13. Dealing with assumptions Flashcards
Assumptions of t-tests
- random samples
- populations are normally distributed
- TWO SAMPLE T-TEST: populations have equal variances
Can we statistically fix random sampling?
NO!!!
Use of histograms for normality
Not normal if skewed, asymmetrical
**especially clear with a large data set
How can you check in something is normally distributed?
Check previous data/theory
Plot on a histogram - bell curve shape!
Quantile plot (QQ plot) expect dots to fall along a straight line if normal!

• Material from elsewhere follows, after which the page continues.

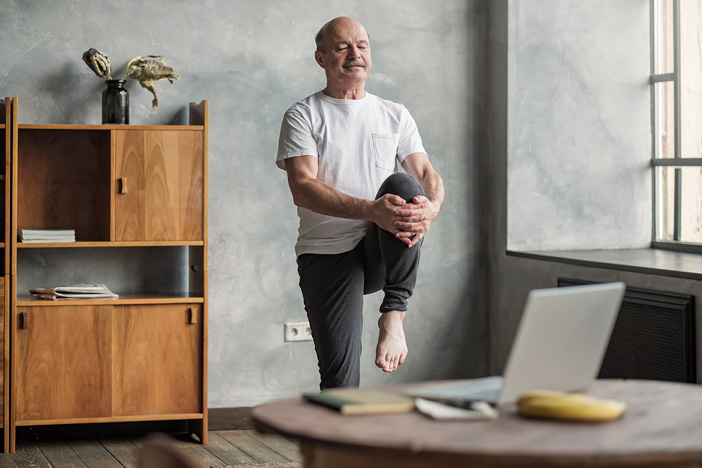 Senior exercising at home in front of computer using telehealth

Shapiro-Wilk test (formal test of normality) - not particularly useful in deciding what test to use
what are quantiles
divides range of probability distribution into continuous intervals w/ equal probabilities
10% below this value
20% below this value
30% below this value
Shapiro-Wilk test!
Used to test statistically whether a set of data comes from a normal distribution
NOT a good thing to decide if t-test BECAUSE more likely to reject a false null hypothesis when lots of data, BUT mostly we care about distribution of sample means being normally distrib, therefore would be fine to do other tests BUT shapiro-wilk would say no!
Strategies if NOT normal
if sample size is large, sometimes parametric tests work OK anyway!
transformations (ex log) - new set of values that may fit assumptions
non-parametric tests - makes fewer assumptions about distributions data came from, often based on ranks
permutation tests - asks if theres association btwn two variables, mix up variables and find association you would get by chance, compare to actual association!
bootstrapping
rule of thumb for sample size
if sample size > ~50, the normal approximations may work
Really great test:
Welch’s t-test
If sample sizes are equal and large, what sort of difference in variance is APPROXIMATELY OK
ten-fold difference!
Requirements of data transformations
Same transformation applied to each individual (for a specific variable)

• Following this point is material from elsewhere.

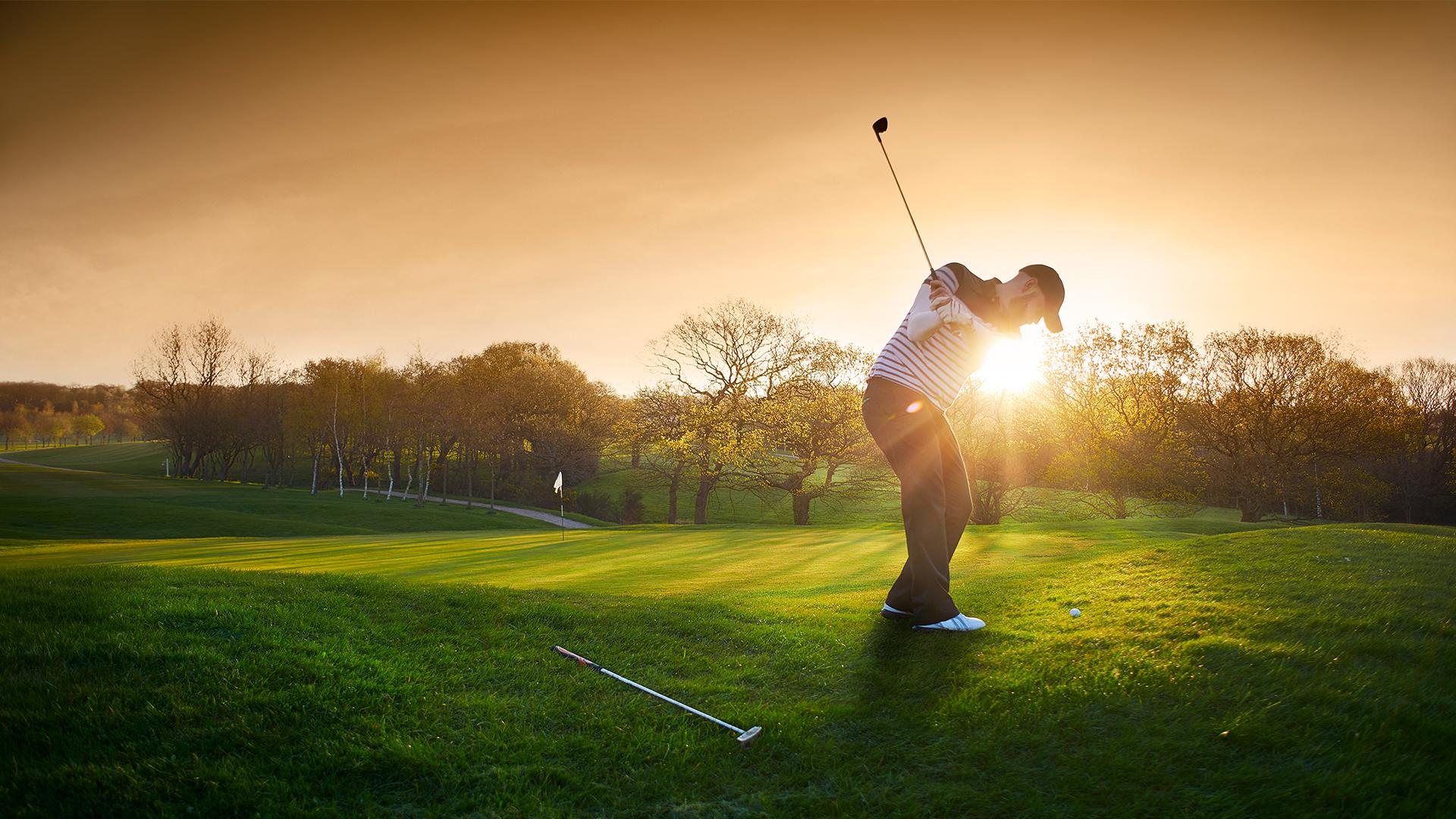 Golfer in sunset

One to one correspondence to original values/transformed values - NOT absolute values!!! have to be able to go backwards!
monotonic relationship w/original values (ex large values stay larger)
Non-Parametric Tests
Assume less than parametric about underlying distributions
Most often RANK each data point in all samples from lowest to highest
Log transformation
Y’ = ln[Y]
Good when variable is likely to be the result of multiplication or division of various components - what was multiplicative, becomes additive
EX. growth - grow 10% a year not +10 mm, so log normal not normal normal!
Good for RIGHT skewed data, not left!!!
Good when variance becomes larger in groups where mean is larger
Test to compare central tendencies of two groups using ranks
Mann-Whitney U test